Muertos de Risa
Un extremo irrisorio, cruel e infame, es morir por exceso de alegría o por infinito amor. Es un extremo del Romanticismo. Lo podemos leer en ‘Los hermanos Karamazov’, de Dostoyevski, puesto en los pensamientos de Dmitri: «Cuando se hubo marchado, saqué mi espada y estuve a punto de clavármela. ¿Por qué? No lo sé. Tal vez en un arranque de entusiasmo. Desde luego, habría sido un acto absurdo. ¿Comprendes que un hombre se pueda matar de alegría…? Pero me limité a besar la hoja y la introduje de nuevo en la funda». O en ‘Orgullo y prejuicio’ de Jane Austen, cuando la protagonista se pregunta: «¿Se puede morir de felicidad?».
A veces sucede que duele el alma de ser feliz y el deseo pugna por quedarse en ese estado de por vida o que rubrique su punto final antes de abandonarla. Si ahora muriera, no pasaría nada, se instala en nuestra mente. Pero, por otro lugar, como Dimitri se cuestiona, no voy a truncar este estado de felicidad que, aunque pasajera, tiene visos de esperanza, de que continúe o de que se repita.
Otra cosa es morir literalmente de risa, como el conocido caso de Charlie Parker, fabuloso saxo alto neoyorquino (1920-1955), mientras veía un programa en la televisión en una habitación de hotel (hay una película sobre su vida).
Pero no fue el único. A lo largo de la historia se han dado casos sonados. Cierto día, el adivino Calcas, quien aconsejó la construcción del Caballo de madera en el sitio de Troya, mientras plantaba unas viñas en su propiedad, un vecino le pronosticó que no viviría lo suficiente como para beber el vino de aquellas uvas. Cuando el susodicho vino estuvo listo, Calcas invitó al agorero. Con la copa en la mano, y a punto de celebrar su victoria, el vecino repitió su premonición, lo que provocó tal ataque de risa al infortunado Calcas que, incapaz de reprimir las carcajadas, murió ahogado allí mismo.
El filosofo Quilón de Esparta (siglo VI a.C.), uno de los Siete Sabios de Grecia, murió de alegría al ver a un hijo suyo ganar una prueba de los Juegos Olímpicos.
Cuando el pintor griego Zeuxis (siglos V-IV a.C.), terminó el retrato de una anciana, comenzó a reír de tal forma que se le rompió un vaso sanguíneo y murió por hemorragia interna.
En Grecia también, el poeta cómico Filipides (siglo IV a.C.), murió de alegría al conocer el triunfo alcanzado por una de sus obras; y Filemón, otro poeta cómico de la época, considerado como el creador de la comedia de costumbres, murió al no poder reprimir la risa al ocurrírsele una broma (aunque, según otra versión tradicional, murió en el mismo teatro, al ser coronado como rey de la comedia).
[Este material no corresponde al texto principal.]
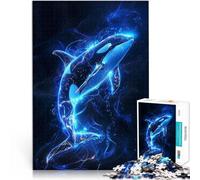 Puzzle de 1000 pièces pour Adultes Plongée avec des orques luminescentes ，pour Les 14 Ans et Plus Jeu éducatif pour Anniversaire et Noël。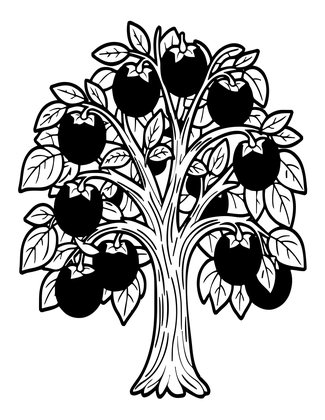 Persimmon Tree - Free printable coloring page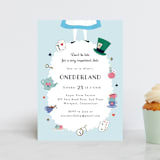 "Disney's Alice In Wonderland Birthday" - Children's Birthday Party Invitations in Sky by Annie Holmquist - Front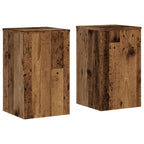 Vidaxl plantenstandaards 2 st 30x30x50 cm bewerkt hout oud houtkleurig
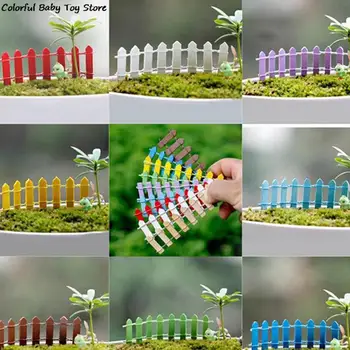 5Pcs Miniaturni gozd Ograje DIY Pravljice Vrt Mikro Lutke Vrata Dekor Ornament, Multi-color 10 cm*3cm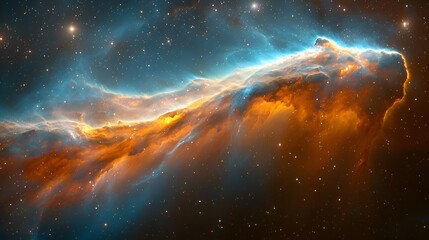 Fototapeta premium Cosmic Nebula with vibrant orange and blue hues.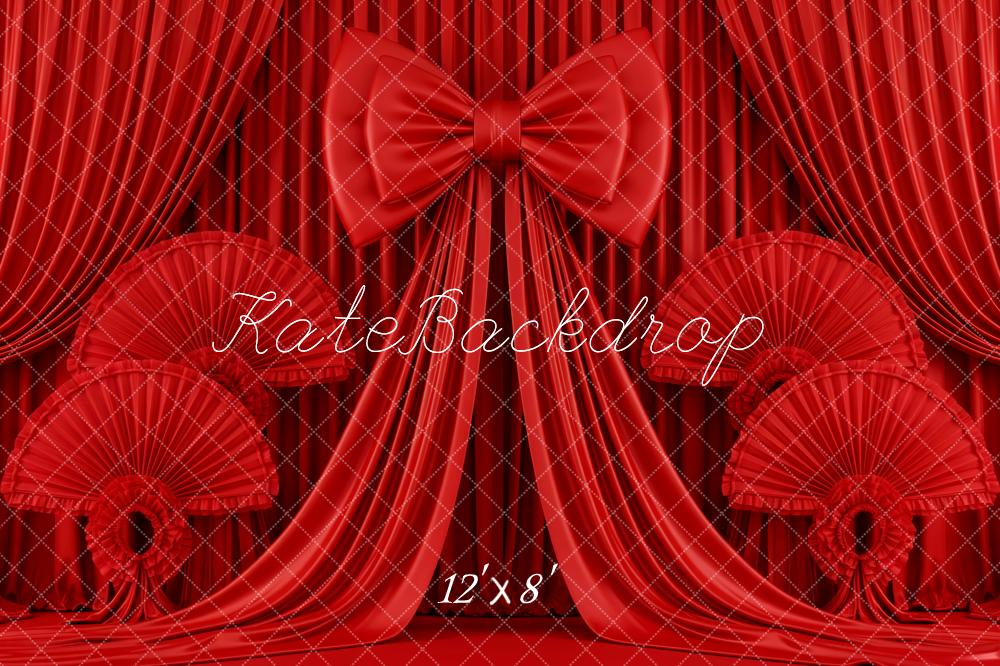 Kate Red Curtains Bow Fans Fleece Backdrop Designed by Patty Robert - Image 4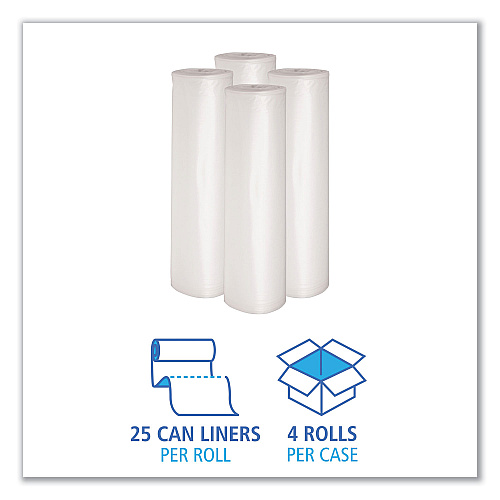 Boardwalk&reg; 60 Gallon Clear Garbage Bags, 38x58, 1.1mil, 100 Bags, BWK533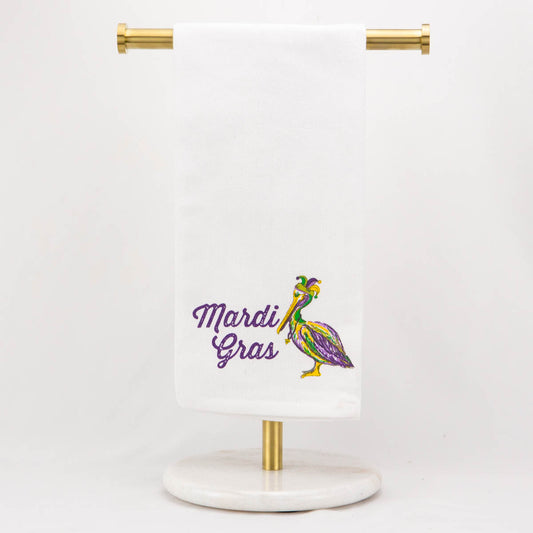 Mardi Gras Pelican Hand Towel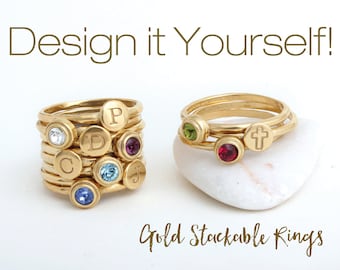 Stacking Gold Rings • Gold Stack Ring Set with Initials and Birthstones • Design your Own Mothers Ring or Family Ring • Gift for Mom • Toozy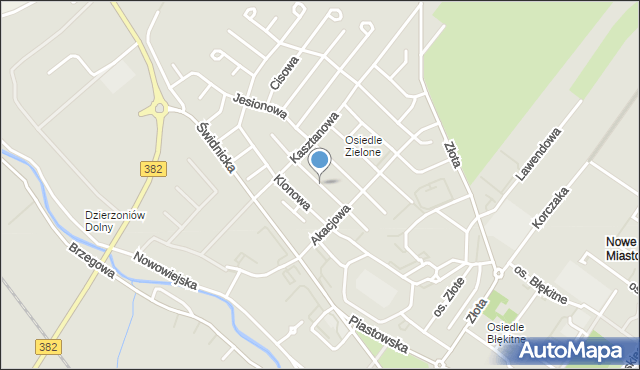 Dzierżoniów, Dębowa, mapa Dzierżoniów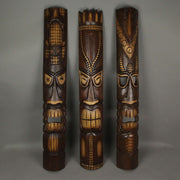 Set of 3 Tiki Mask Wall Sculptures, Brown Polynesian Wood, 40 Inch Image 3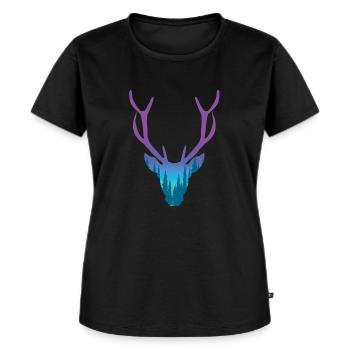 Deer Head - Women's Premium Organic T-shirt - black - Front - Selfina (174cm)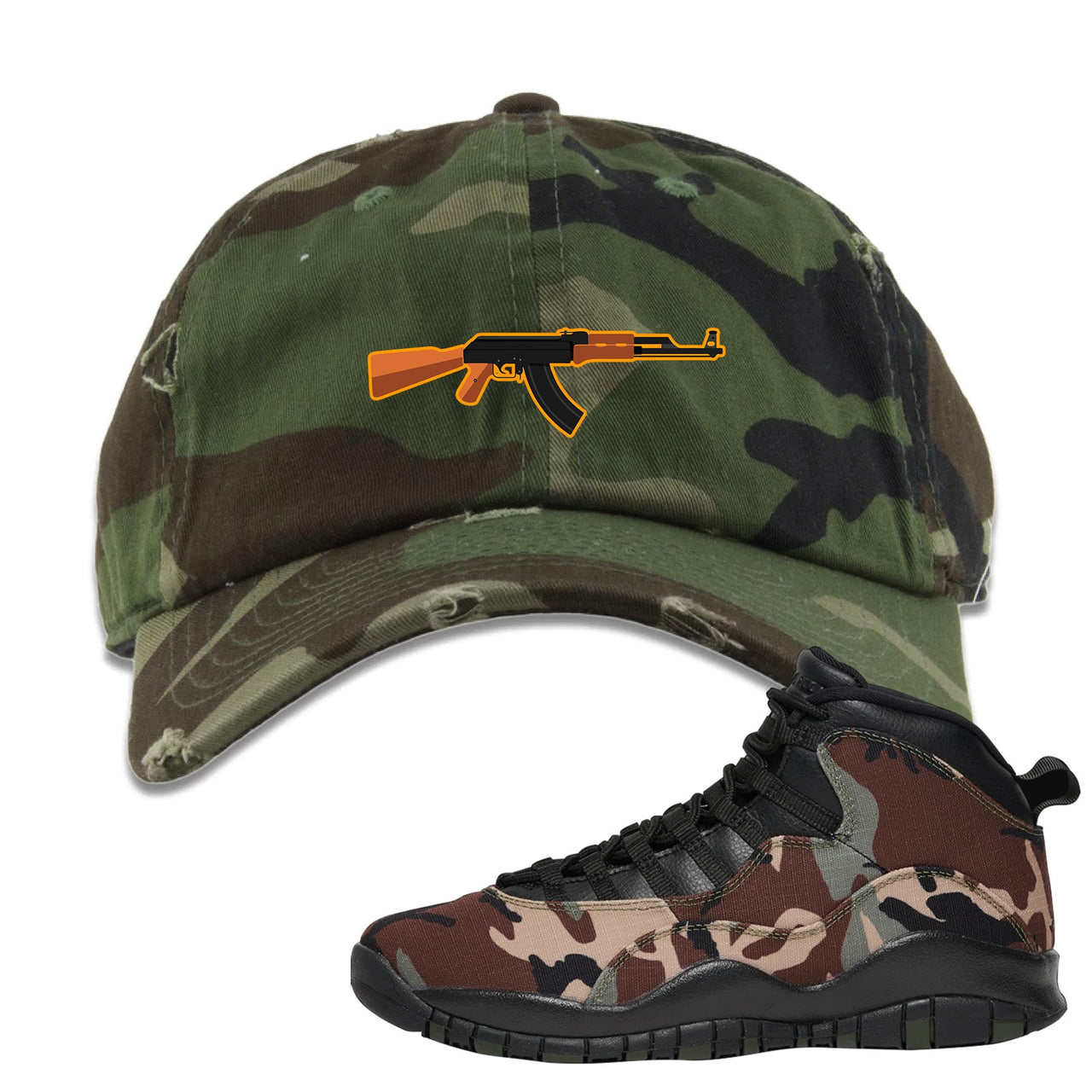 Woodland Camo 10s Distressed Dad Hat | AK47, Camouflage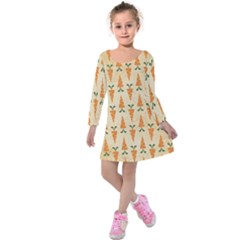 Pattern-carrot-pattern-carrot-print Kids  Long Sleeve Velvet Dress by Sudhe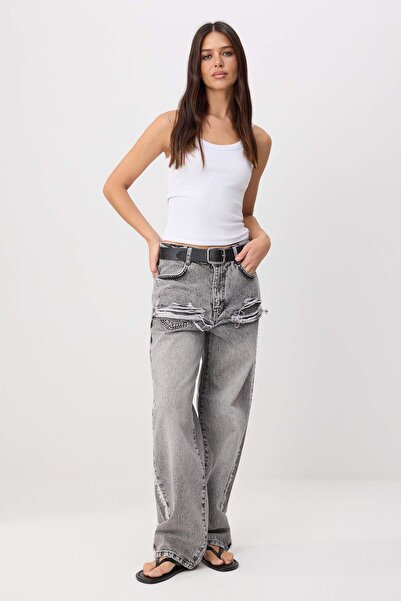 Trendyol Collection Gray Ripped Detailed High Waist Wide Leg Jeans Twoss26Je0...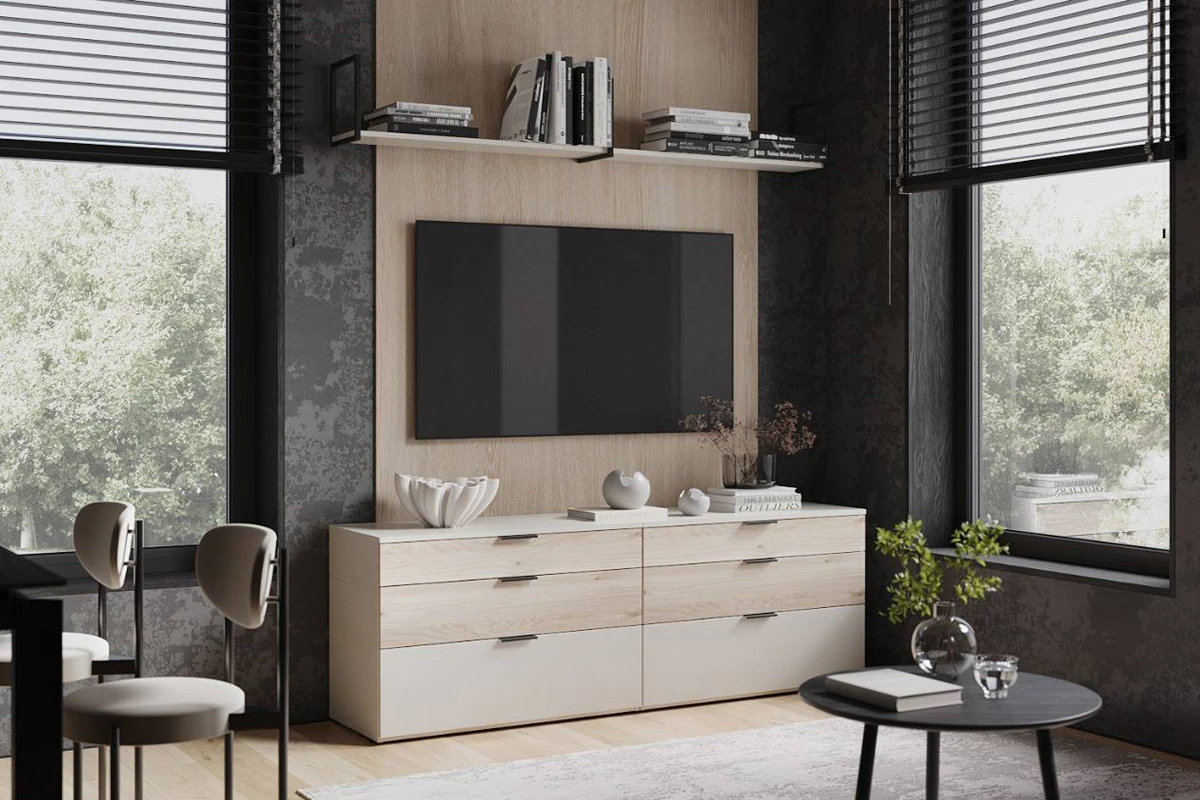 Тумба Мария МТ 90.2F (Дымчато-Серый/Дуб Мария) — Мебель-центр Озерцо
Crísifo, filósofo griego del siglo II a.C., murió de un acceso incontrolable de risa al presenciar cómo un burro se comía unos higos (¿?).
El escritor italiano (y libidinoso) Pietro Aretino (1492-1556), murió de un ataque de apoplejía al caer de la silla por una broma de tono picante que le había contado una de sus hermanas.
La viuda londinense, Lady Fitzherbert, asistió una noche de abril de 1782, en compañía de unos amigos, al teatro de Drury Lane a presenciar la representación de ‘La opera del mendigo’, de John Gay. Cuando Bannister, el protagonista, salió a escena vestido de la forma extravagante que exigía su papel, Lady Fitzherbert tuvo que abandonar el teatro antes del final del segundo acto por un convulsivo ataque de risa. Día y medio después, sometida todavía a los estertores de la risa histérica, fallecía en su domicilio.
Valga esta muestra para ilustrar tan gentil despedida de este mundo que, si seguimos escarbando, es más normal de lo que parece.